Source text:
- Awarded for: Excellence in Southern California theatre.
- Location: Los Angeles, California
- Country: United States
- Presented by: Backstage
- First award: 1998
- Final award: 2009

= Back Stage Garland Awards =

Award

The Back Stage Garland Awards — also referred to simply as the Garland Awards, and known as the Back Stage West Garland Awards from 1998 to 2008 — were bestowed by the entertainment-industry newspaper Backstage, honoring excellence in Southern California theatre. The awards recognize many different types of contributors to theatre, including actors, directors, producers, prop makers, set designers, costume designers, and choreographers.

== Selection process ==
Award winners are selected through a process voted on by theatre critics in the industry. Each Garland winner has appeared on at least three critics' "Best of" lists for the previous year. Critics are each allowed to name "up to five nominees for each category except performance, up to 10 nominees for performance in a musical production and up to 10 in straight productions." Each winner is presented with a "Garland statuette" in the year following their recognized production.

Stated task 1: Reproduce the passage from the Garland Awards article exactly, from "- Awarded for: Excellence" up to and including "designers, and choreographers.".
Stated task 2: Write the next part of the article on the Back Stage Garland Awards, picking up after its final sentence.

Given information:
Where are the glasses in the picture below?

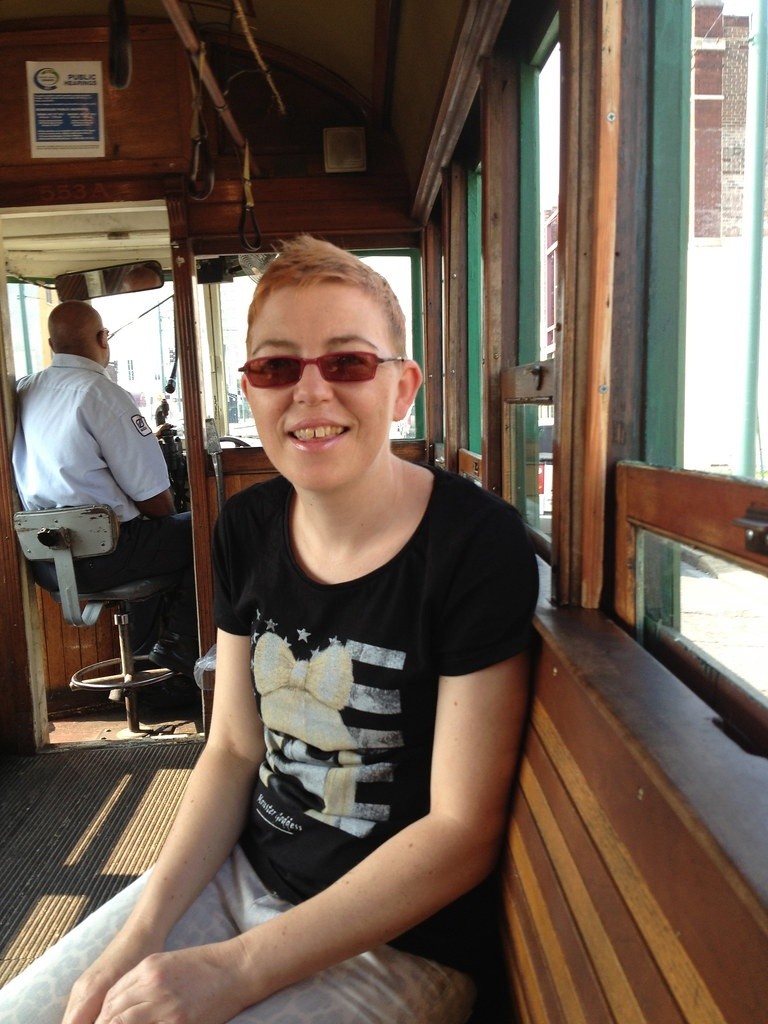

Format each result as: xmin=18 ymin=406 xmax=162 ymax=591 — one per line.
xmin=238 ymin=351 xmax=404 ymax=388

Output 1:
- Awarded for: Excellence in Southern California theatre.
- Location: Los Angeles, California
- Country: United States
- Presented by: Backstage
- First award: 1998
- Final award: 2009

= Back Stage Garland Awards =

Award

The Back Stage Garland Awards — also referred to simply as the Garland Awards, and known as the Back Stage West Garland Awards from 1998 to 2008 — were bestowed by the entertainment-industry newspaper Backstage, honoring excellence in Southern California theatre. The awards recognize many different types of contributors to theatre, including actors, directors, producers, prop makers, set designers, costume designers, and choreographers.

Output 2:
== History ==
The first awards were presented on January 12, 1998, with eighty individuals recognized, and the next year's ceremony recognized one hundred and fifty people. The first ceremony was held at the Coronet Theatre in Los Angeles, California, and awards in the following two years were presented in a ceremony at the Geffen Playhouse in Westwood, Los Angeles, California. Two hundred and seventy stage artists and theatre supporters attended the first annual awards. Awards categories in the first year included production, performance, ensemble cast, sound design, costume, lighting design, set design, musical score, and choreography. Pacific Resident Theatre in Venice, California was recognized with a special award for "continued excellence." Presenters at the first annual awards included Daniel Henning, artistic director for the Blank Theatre Company, and actor Noah Wyle, who had just joined Blank Theatre Company as artistic producer. David Schwimmer spoke on behalf of the Chicago, Illinois-based company he co-founded, Lookingglass Theatre Company, and accepted awards for their production of Arabian Nights. Ian McKellen was also honored at the ceremony for his
one-man show, A Knight Out in Los Angeles. The first annual Garland Awards were dedicated to actor Charles Hallahan, a member of the Matrix Theatre Company who died in 1997.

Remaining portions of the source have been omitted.